Si potrebbe dire che in una serie tv hard sci-fi non sono le interpretazioni degli attori che fanno la differenza ma il world building, la capacità di mostrare su uno schermo quello che in origine stava scritto sulle pagine: i movimenti misteriosi dell’universo, immensi come orbite dei pianeti o minuscoli come le pieghe che compongono la massa infinitesimale di un atomo, tutti oggetto della missione esplorativa della scienza. Anche in questo Il problema dei 3 corpi fallisce: la fotografia fa quello che può considerando la pochezza degli scenari (è quasi tutto girato al chiuso, con luce artificiale, le pochissime scene all’aperto vengono coperte e banalizzate dalla Cgi), la regia si barcamena tra urgenze narrative e goffi omaggi al minimalismo di Villeneuve, alle geometrie di Nolan, al tableu sanguinolenti del Fincher di Se7en. Gli orrendi effetti speciali con i quali la serie cerca di trasporre le meraviglie quasi scientifiche scritte da Cixin hanno l’unico merito di permettere a chi guarda di distrarsi, anche solo per un attimo, dalle tremende interpretazioni degli attori. I dettagli scientifici sui quali Cixin tanto si concentra nelle sue semi-accademiche digressioni vengono ridotti a scarabocchi su lavagne: c’è sempre una lavagna sullo sfondo, nel Problema dei 3 corpi, a confermare l’autorevolezza della persona che si sta dilungando nella spiegazione di quello che sta scritto sulla lavagna. Che è quasi tutto quello che succede in questa prima stagione.

Cosa resta del Problema dei 3 corpi? Cosa c’è da salvare? A essere onesti, nulla. A essere ottimisti, si potrebbe dire che almeno la serie ha riportato al centro del dibattito pop culturale un racconto fantascientifico, cosa che non succedeva dal finale di Battlestar Galactica e nonostante in questi anni serie sci-fi di ottima fattura ci siano state – Foundation, For All Makind, Andor, The Orville, The Expanse – anche se nessuna “hard” come avrebbe dovuto e potuto essere Il problema dei 3 corpi.
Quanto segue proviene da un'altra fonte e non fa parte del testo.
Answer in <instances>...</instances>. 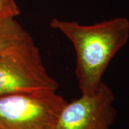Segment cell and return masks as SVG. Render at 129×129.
<instances>
[{
  "mask_svg": "<svg viewBox=\"0 0 129 129\" xmlns=\"http://www.w3.org/2000/svg\"><path fill=\"white\" fill-rule=\"evenodd\" d=\"M50 26L73 45L75 75L82 95L95 93L112 59L128 40V19L120 17L86 25L53 18Z\"/></svg>",
  "mask_w": 129,
  "mask_h": 129,
  "instance_id": "6da1fadb",
  "label": "cell"
},
{
  "mask_svg": "<svg viewBox=\"0 0 129 129\" xmlns=\"http://www.w3.org/2000/svg\"><path fill=\"white\" fill-rule=\"evenodd\" d=\"M67 103L51 90L0 96V129H55Z\"/></svg>",
  "mask_w": 129,
  "mask_h": 129,
  "instance_id": "7a4b0ae2",
  "label": "cell"
},
{
  "mask_svg": "<svg viewBox=\"0 0 129 129\" xmlns=\"http://www.w3.org/2000/svg\"><path fill=\"white\" fill-rule=\"evenodd\" d=\"M59 85L47 71L34 40L0 56V96L39 90H57Z\"/></svg>",
  "mask_w": 129,
  "mask_h": 129,
  "instance_id": "3957f363",
  "label": "cell"
},
{
  "mask_svg": "<svg viewBox=\"0 0 129 129\" xmlns=\"http://www.w3.org/2000/svg\"><path fill=\"white\" fill-rule=\"evenodd\" d=\"M114 100L111 88L103 82L95 93L67 103L55 129H110L117 115Z\"/></svg>",
  "mask_w": 129,
  "mask_h": 129,
  "instance_id": "277c9868",
  "label": "cell"
},
{
  "mask_svg": "<svg viewBox=\"0 0 129 129\" xmlns=\"http://www.w3.org/2000/svg\"><path fill=\"white\" fill-rule=\"evenodd\" d=\"M32 40L14 18L0 20V56L17 50Z\"/></svg>",
  "mask_w": 129,
  "mask_h": 129,
  "instance_id": "5b68a950",
  "label": "cell"
},
{
  "mask_svg": "<svg viewBox=\"0 0 129 129\" xmlns=\"http://www.w3.org/2000/svg\"><path fill=\"white\" fill-rule=\"evenodd\" d=\"M20 14V9L14 0H0V20L15 18Z\"/></svg>",
  "mask_w": 129,
  "mask_h": 129,
  "instance_id": "8992f818",
  "label": "cell"
}]
</instances>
Il rinnovo della serie per una seconda stagione sembra quasi certo (non si può mai essere certi davvero, vista la tendenza di Netflix a cancellare qualsiasi titolo non abbia un immediato riscontro di critica e/o di pubblico), quindi almeno possiamo sperare in una seconda stagione migliore della prima. Era lecito aspettarsi di più, da una serie nella quale Netflix ha investito milioni di dollari e per la quale ha rischiato denunce per interruzione di pubblico servizio e procurato allarme. Ma almeno come campagna di guerrilla marketing ha funzionato: forse è questa l’unica cosa che resta davvero del Problema dei 3 corpi.